Another covered case is when a developer applies changes to the actual workflow that creates these preview environments. If he can just change the limited privileges and enable full access, it is still automatically deployed and damage can be done before anyone realizes. The solution here is to always use the defined workflow that is currently present in the development branch and not the one in the feature branch of the pull request. As the development branch is protected, we can be sure that the workflow defined there fulfills our needs and security requirements.
The last part of the security measures are highly restrictive IP rules, set up using kubernetes NetworkPolicies. The preview environments have their egress traffic to other clusters highly restricted, so that the only possible communication is through the defined API services.

Results

Measuring the results of the changes can be done relatively quickly, and already in the first sprint after implementing the change we could see a reduction in re-opened UX tickets. Whilst figure 5 suggests that we are moving away from trunk-based development as our commit frequency to the development branch decreases, we are merely moving the goal post. Instead of aiming for high commit throughput, we aim to have a high throughput of commits that fully fulfill business requirements. When it comes to project management, this makes it much easier to see how long tickets are taking and why — which can otherwise involve multiple round trips between teams to get the right information together. It is important to note that the code review does not have to wait until UAT is done; it can very well, and should, be done in parallel, which further speeds up commit frequency. It also facilitates giving better feedback: combining code review, as well as UAT, enables the team to give more feedback to the people defining the tickets themselves; as badly written requirements in tickets can also lead to an increased time spent on implementations and testing.

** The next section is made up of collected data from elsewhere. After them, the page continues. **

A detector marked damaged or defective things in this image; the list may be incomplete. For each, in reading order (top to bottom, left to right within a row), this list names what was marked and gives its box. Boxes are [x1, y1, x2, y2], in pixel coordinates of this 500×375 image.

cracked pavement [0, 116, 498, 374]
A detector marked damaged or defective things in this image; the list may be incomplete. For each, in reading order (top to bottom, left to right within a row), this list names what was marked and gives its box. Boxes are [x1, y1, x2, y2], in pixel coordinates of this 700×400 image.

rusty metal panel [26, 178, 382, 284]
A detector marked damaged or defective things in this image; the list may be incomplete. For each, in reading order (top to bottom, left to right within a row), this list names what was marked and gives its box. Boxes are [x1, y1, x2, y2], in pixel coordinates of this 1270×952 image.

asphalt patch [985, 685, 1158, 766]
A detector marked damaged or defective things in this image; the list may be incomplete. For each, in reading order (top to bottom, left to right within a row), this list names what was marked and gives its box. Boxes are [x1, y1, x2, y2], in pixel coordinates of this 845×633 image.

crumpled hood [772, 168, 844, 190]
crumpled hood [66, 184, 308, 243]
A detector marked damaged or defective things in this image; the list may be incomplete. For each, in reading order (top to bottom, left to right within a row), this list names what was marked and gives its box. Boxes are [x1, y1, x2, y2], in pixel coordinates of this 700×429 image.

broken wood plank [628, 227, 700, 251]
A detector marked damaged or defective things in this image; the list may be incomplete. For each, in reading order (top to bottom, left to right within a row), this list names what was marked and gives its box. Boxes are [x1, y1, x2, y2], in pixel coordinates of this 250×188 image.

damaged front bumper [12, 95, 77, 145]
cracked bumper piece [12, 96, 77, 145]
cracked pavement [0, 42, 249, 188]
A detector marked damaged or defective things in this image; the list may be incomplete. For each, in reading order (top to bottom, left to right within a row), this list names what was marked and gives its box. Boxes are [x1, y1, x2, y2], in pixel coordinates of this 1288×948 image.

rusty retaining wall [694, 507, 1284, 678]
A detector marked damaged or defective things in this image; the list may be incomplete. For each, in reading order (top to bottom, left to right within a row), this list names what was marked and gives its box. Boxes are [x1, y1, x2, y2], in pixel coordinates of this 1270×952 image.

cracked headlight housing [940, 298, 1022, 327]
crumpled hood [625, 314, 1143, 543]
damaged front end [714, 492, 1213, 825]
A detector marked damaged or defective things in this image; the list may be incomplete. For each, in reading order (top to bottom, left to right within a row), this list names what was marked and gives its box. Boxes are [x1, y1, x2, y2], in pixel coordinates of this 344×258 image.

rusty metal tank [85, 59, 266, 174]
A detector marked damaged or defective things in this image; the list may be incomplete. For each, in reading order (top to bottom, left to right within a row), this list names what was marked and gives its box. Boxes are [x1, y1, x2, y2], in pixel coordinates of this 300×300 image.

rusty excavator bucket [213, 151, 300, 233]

*Figure 5: Git history with visualization of staging environment deployments with the optimized workflow*

Thanks to this, our developers can now focus more on adding business value with their time, rather than revisiting previously finished tickets. This comes to the benefit of everyone, and can be measured easily. After a sprint of using the preview environments for UX tickets, our metrics revealed an 87.5% reduction in reopened tickets, as shown in figure 6. Please note that this is also a very short timespan of 1 sprint for each workflow; confirming a real, long-lasting gain needs longer measurements.

*Figure 6: Pie charts of the distribution of UX tickets that were reopened multiple times and UX tickets finished in one go*

Conclusion

As shown, workflows and automations are an excellent enabler for teams to be more productive, and not exclusive to developers only! As with many things when it comes to DevOps, this is only a small part of it and certainly not applicable to every project out there. Depending on the workflows your project has, this might not work for you. In the end, beyond the simple, generic steps that can be done basically anywhere (automatic tests, builds), it requires specific analysis of the workflows and pain points a team faces. After this, a thorough analysis can often reveal the parts that can be optimized away using triggers and automated workflows. But the most important part is to realize that you’re never done optimizing your workflows, because your work is never done changing.

[1] Remember that LetsEncrypt has some limitations to the number of certificates you can generate in a given timespan!